The Q10 is a beautiful piece of hardware, but it has small backlit keys and a distinctive shape that does not look like anything else. In a crowded room, the slate does not blend in the way the matte ASA chassis promised it would. The keyboard is the giveaway. This is fine — covert in the design doc means visual profile, not concealment of intent — but I had not expected the keyboard to be the part of the slate strangers asked about.

What broke

Two things, in the order they broke.

The first NVMe SSD I tried — a brand I will not name — would not stay enumerated through suspend cycles. The carrier resumed cleanly; the NVMe came back missing.

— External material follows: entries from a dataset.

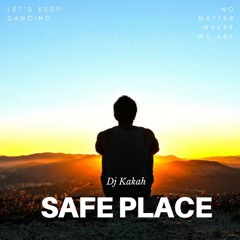 Dj Kakah - Safe Place (Original)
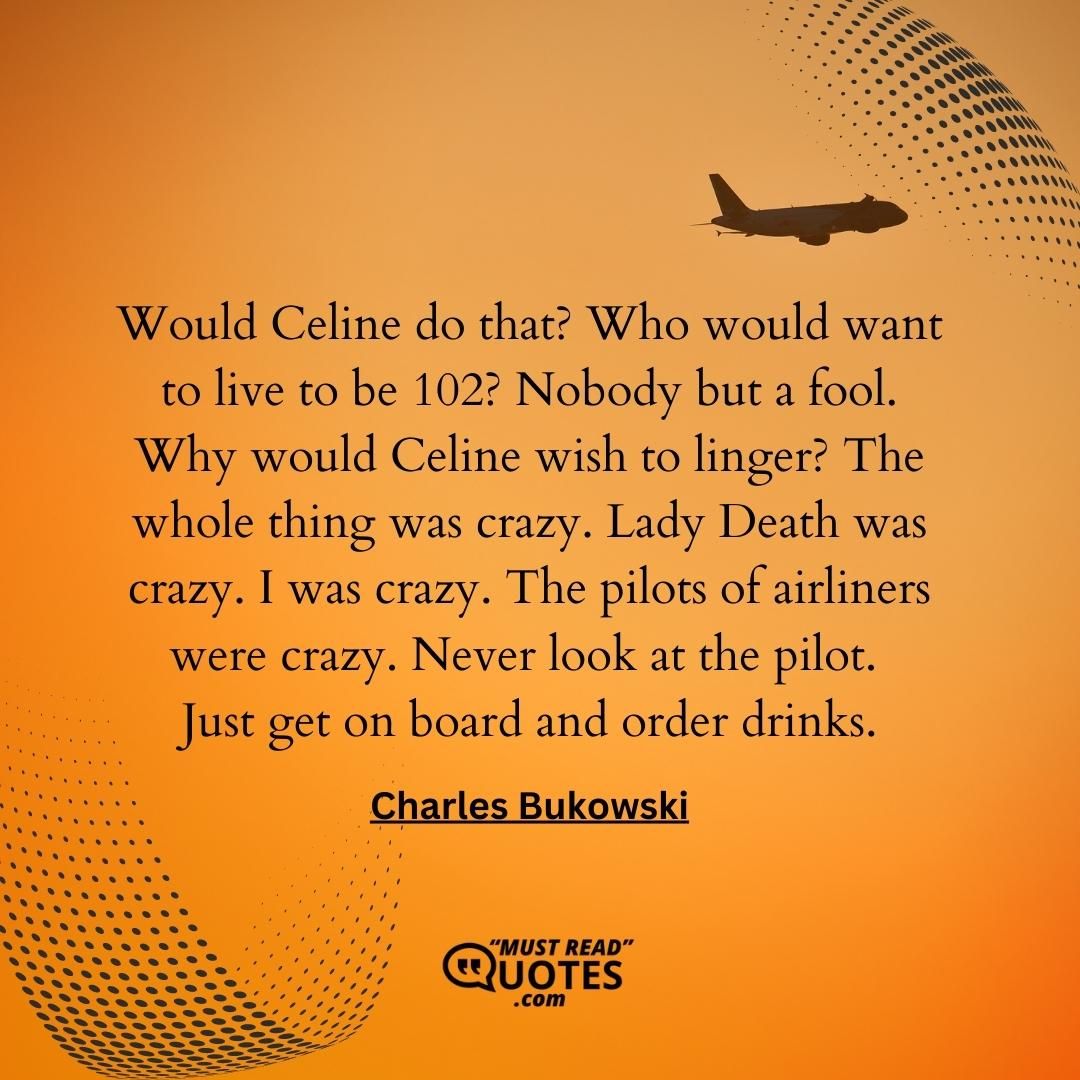 Would Celine do that? Who would want to live to be 102? Nobody but a fool. Why would Celine wish to linger? The whole thing was crazy. Lady Death was crazy. I was crazy. The pilots of airliners were crazy. Never look at the pilot. Just get on board and order drinks.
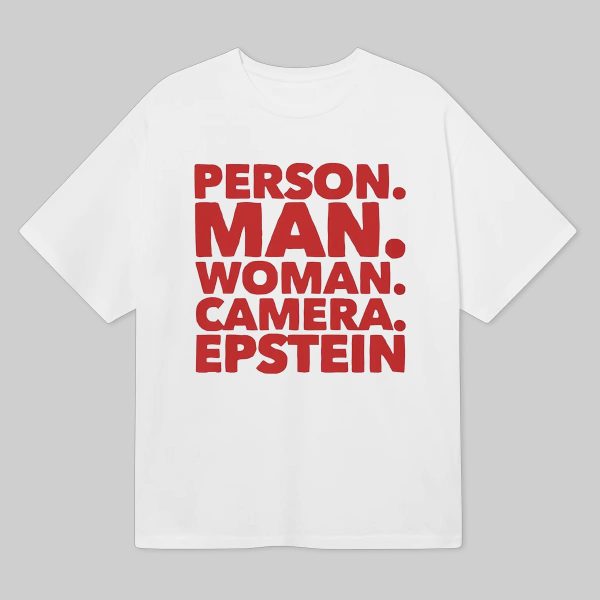 Harry Shannon Person Man Woman Camera Epstein T Shirt 8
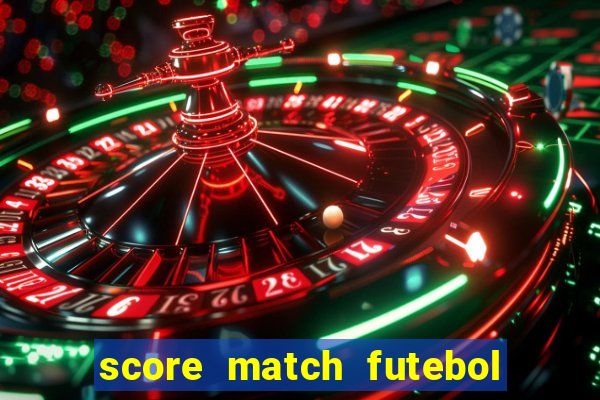 score match futebol pvp dinheiro infinito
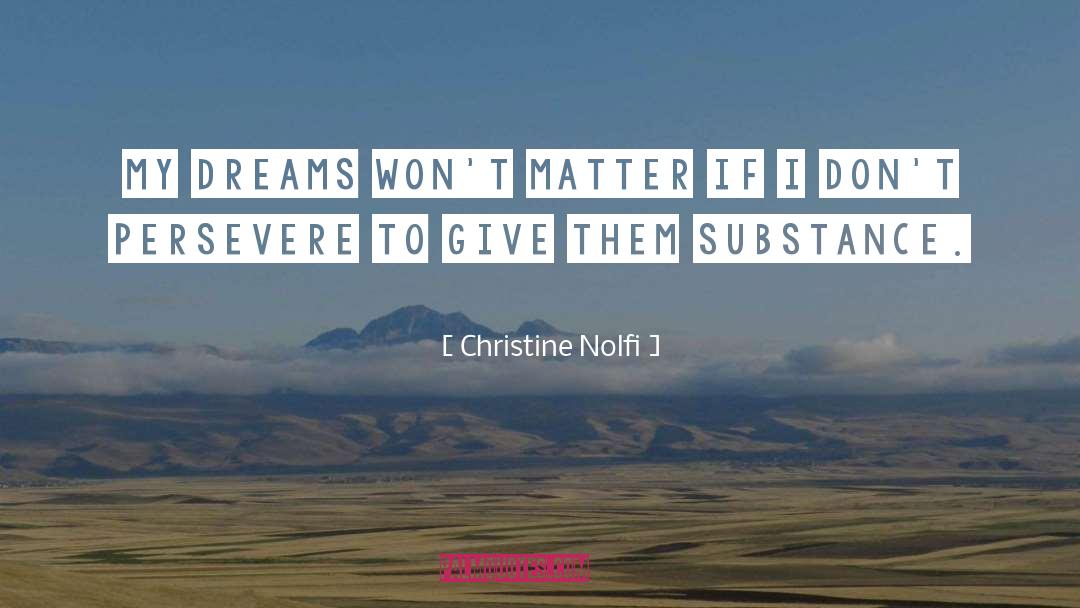 Substance quotes by Christine Nolfi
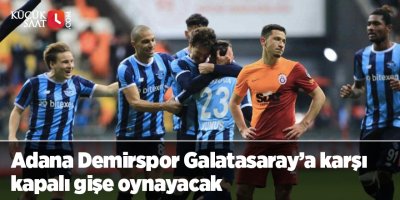 Adana Demirspor Galatasaray’a karşı kapalı gişe oynayacak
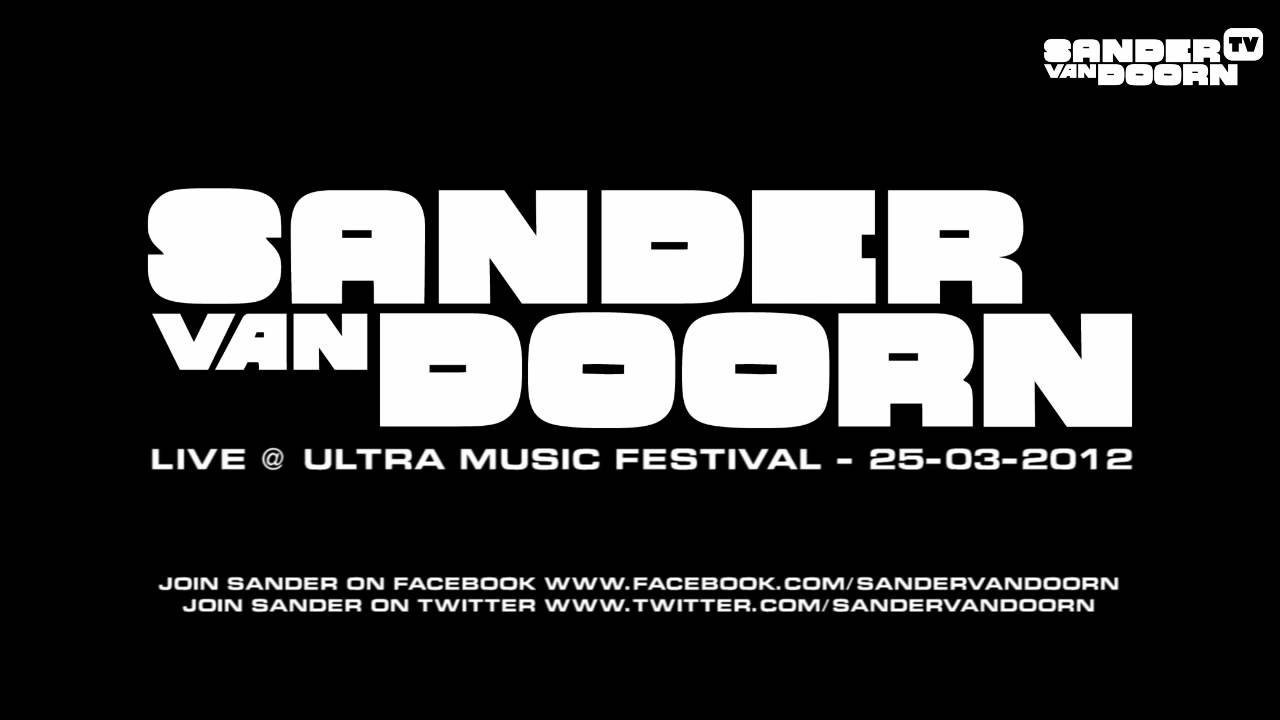 Sander van Doorn - Live @ Ultra Music Festival (Miami, USA) -- 25.03.2012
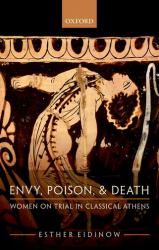 Envy, Poison, and Death : Women on Trial in Classical Athens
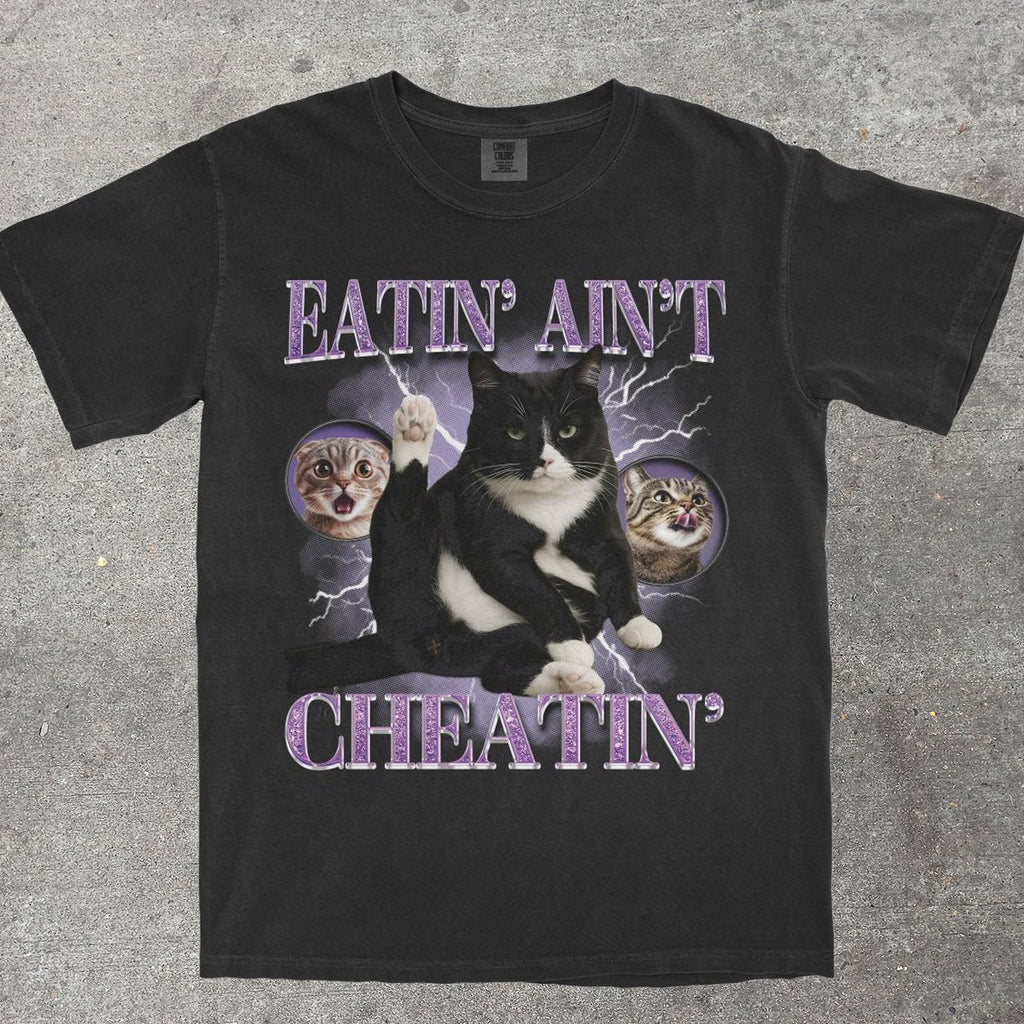 EATIN' AIN'T CHEATIN' - TeeHeeUSCo - T-Shirt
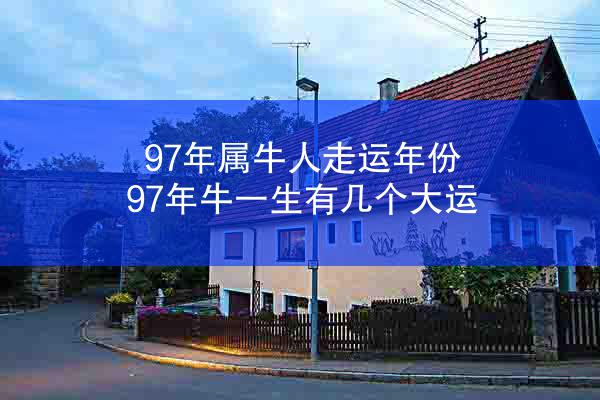 97年属牛人走运年份 97年牛一生有几个大运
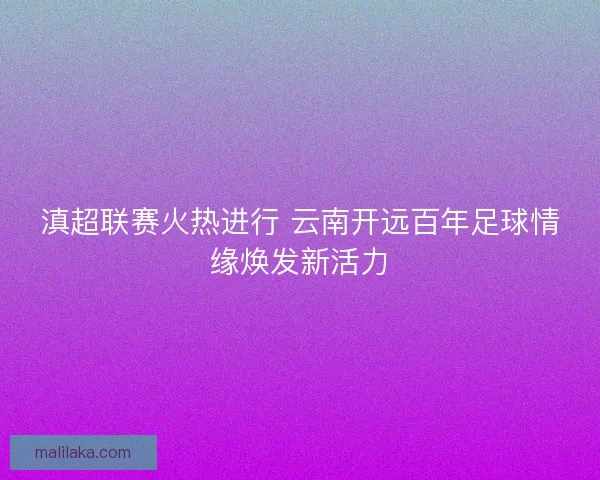 滇超联赛火热进行 云南开远百年足球情缘焕发新活力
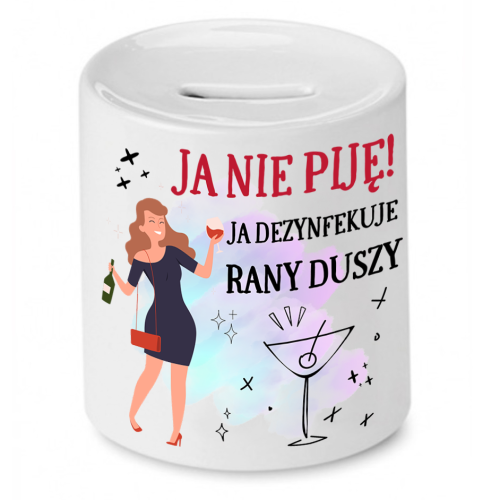Skarbonka Prezent Śmieszny Zabawny - Ja nie piję! Ja dezynfekuje rany duszy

I lost an evening to dmesg and an hour to a kernel update before swapping the drive for the Samsung 980 that is in there now. The Samsung has been faultless.

The fan. The 40 mm Noctua I specified in the design doc whined at low PWM for the first three days. I assumed it was breaking in. It was, in fact, an out-of-spec unit. Noctua replaced it next-day, in matte black, no fuss. The replacement has been silent.

What I have not done that I should have

I have not yet written the small Python tool to flash the GL3523's SPI configuration via libusb. I am still using Genesys MPTool on a Windows virtual machine to program the hub descriptors. This is a known gap and a future rev-B task. It bothers me when I think about it, which is to say not often, but enough.

I have not yet exercised the tamper switch. The lid has stayed on. I intend to provoke the kernel-panic-and-keyslot-wipe path on a non-production slate at some point — the production unit is sealed for now, and the design rationale of an anti-tamper feature you have not actually tested is worth less than nothing.

What the bargain feels like

Mostly, it feels like a small thing well made. The slate is one of perhaps four computers I rely on; the other three I cannot describe in any meaningful sense. The deck is the only one I can.

This is also where the bargain feels silly. The slate cost me about a thousand pounds, several weekends of PCB layout, three months of build-and-validate, and ongoing inconvenience around any task involving a number row. The work laptop costs the firm more than that, requires no design effort on my part, and types a number row without ceremony. Most professional contexts demand the work laptop. The slate is a thing I have chosen to add to my life on top of that, not a replacement for it.

But it is now the device I think about computing on. The work laptop is the device I do computing on. They are different verbs. The slate has been the one that taught me which verb mattered.

What is next

Post six is the last one. It is the reflection — what designing and living with the slate has changed about how I think about my other machines and the machines whose security I am paid to advise on.

The slate itself is the prop. The argument is the thing.